Some people (notably older academics) assumed that we would just feed this learned reward into a (perhaps good old-fashioned) AI that could just maximize an arbitrary reward function.
That being said, as there wasn’t much understanding (in academia, but also in general) of how RL algorithms may lead AI systems to optimize a different reward than what it was being trained on, most of the differences between the problems surfaced in this model and the problems surfaced with the RL-trained AI model were considered capability limitations and were thought to be of relatively little importance in the limit of AI capabilities. (The problem of inner (mis-)alignment was still referred to as “optimization daemons” as late as 2018, and Evan Hubinger’s landmark writeup on it didn’t get published until 2019.)
For a full discussion of the differences between assistance games and inverse reinforcement learning, and what problems CIRL was trying to solve, see Shah et al. 2020’s “Benefits of Assistance over Reward Learning”.
“Robot” was used instead of “AI” for two reasons: 1) some of the people to work on CIRL were roboticists (e.g. all three of my coauthors on the assistive bandits papers) and 2) some academics were still pretty allergic to the term “AI” back in the mid 2010s.
In this case, “informative behavior” is behavior that makes it easier to rationalize the correct reward, which is in general not the optimal policy.

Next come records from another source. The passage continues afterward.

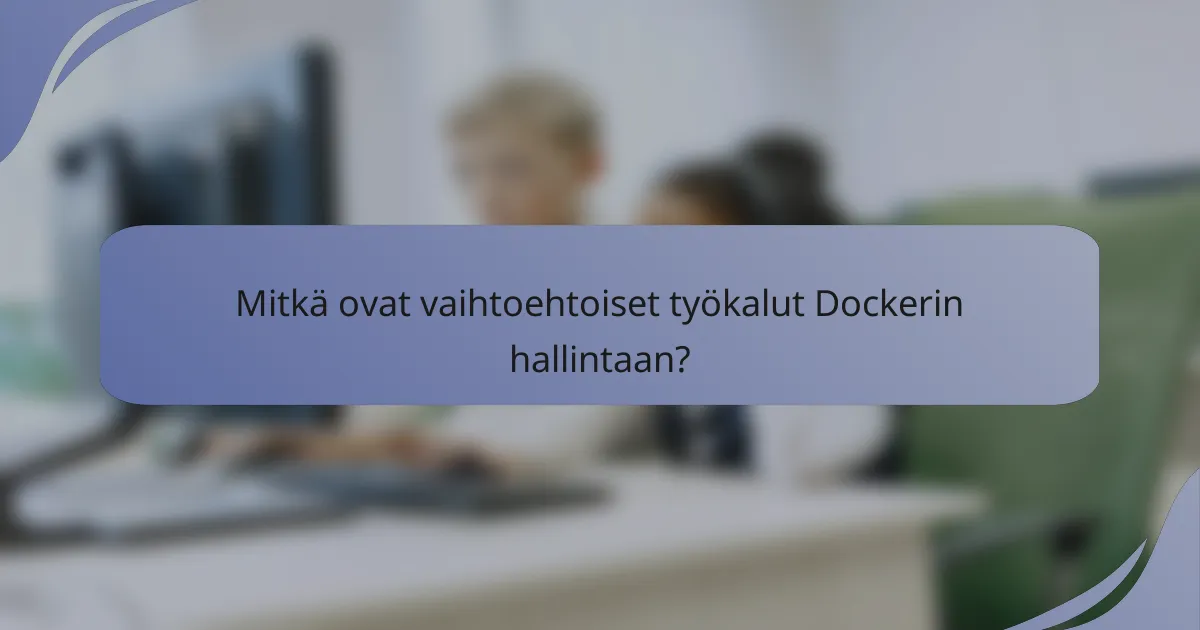 Mitkä ovat vaihtoehtoiset työkalut Dockerin hallintaan?
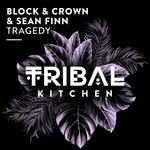 cover: Block & Crown|Sean Finn - Tragedy (Extended Mix)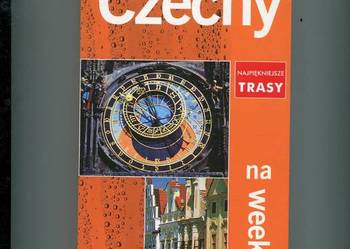 Czechy na weekend Najpiekniejsze trasy Pascal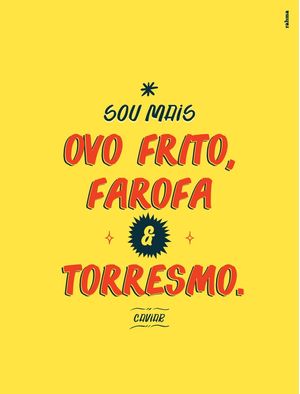 OVO FRITO, FAROFA E TORRESMO (RETRATO)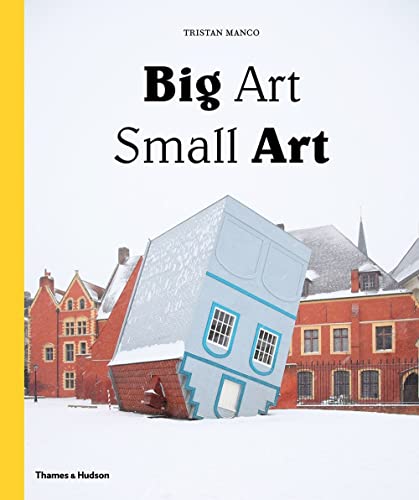 Imagen de archivo de Big Art Small Art a la venta por Better World Books: West
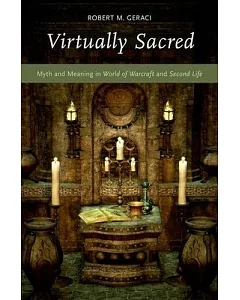 Virtually Sacred: Myth and Meaning in World of Warcraft and Second Life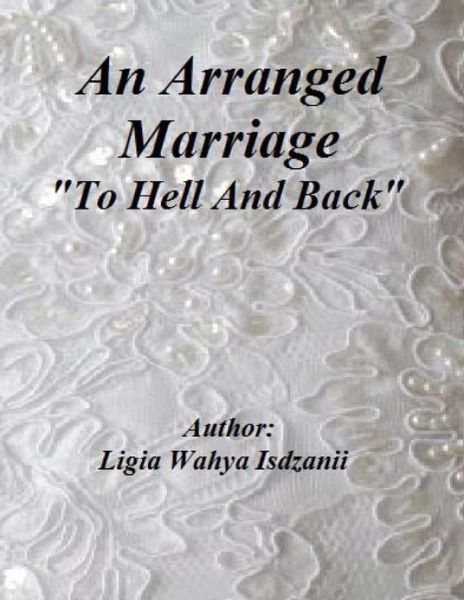 Cover for Ligia Wahya Isdzanii · An Arranged Marriage: to Hell and Back (Paperback Book) (2013)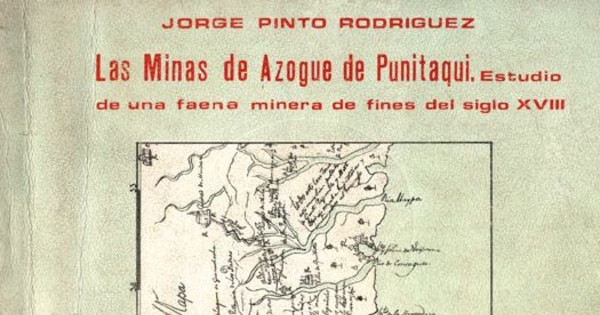 Las minas de Azogue de Punitaqui : estudio de una faena minera de fines del siglo XVIII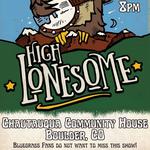 SOLD OUT - High Lonesome Live at Chautauqua Community House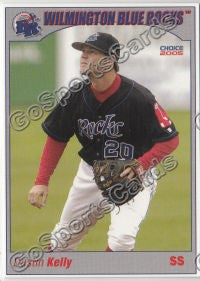 2005 Wilmington Blue Rocks Dustin Kelly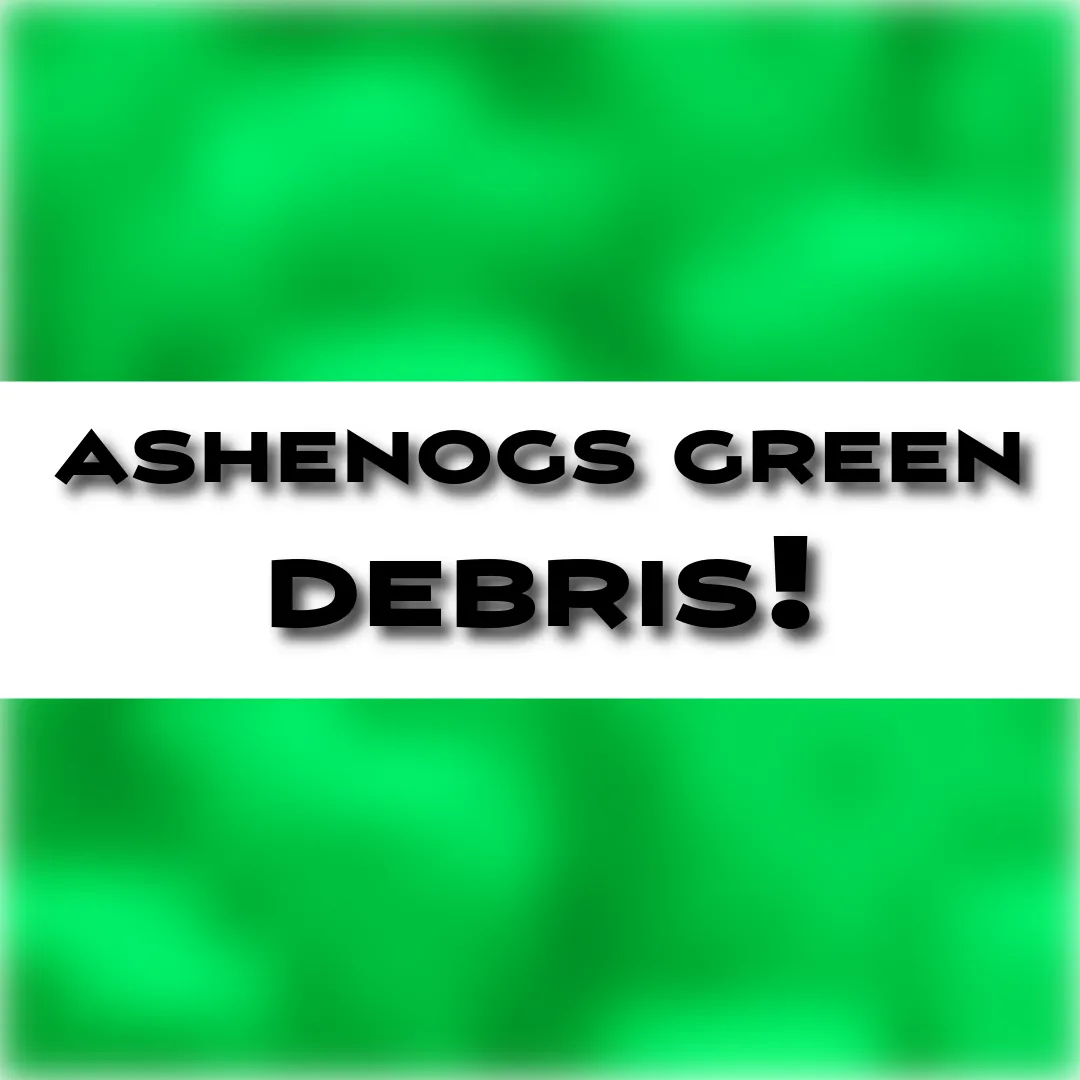 AshenOG's Green Debris!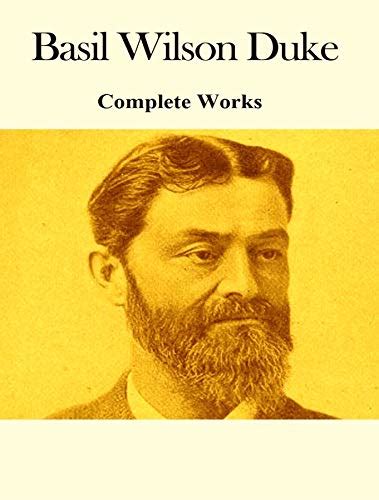 Works of Basil Wilson Duke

See Dragan et al. 2013’s “Legibility and Predictability of Robot Motion” for examples and further discussion.
This example was chosen to be informative rather than optimal (i.e. most relevant for AI alignment). One of the more alignment-relevant motivating examples I had at the time is a person not knowing whether or not a course of action was good until they deliberated about it more and became less confused, e.g. in classic philosophical questions such as the repugnant conclusion.
I’m personally quite ambivalent about this reframing nowadays. It got the paper published, and “Assistive Multi-Armed Bandit” is in many ways a snappier title than “cooperative reinforcement learning.” But the bandit setting also cut away most of what made the original formalism interesting, and left out a lot of the insights we had about the general problem of reward learning when looking at behavior of agents that had only experiential access to their own reward functions. I’ll talk more about this in part 2.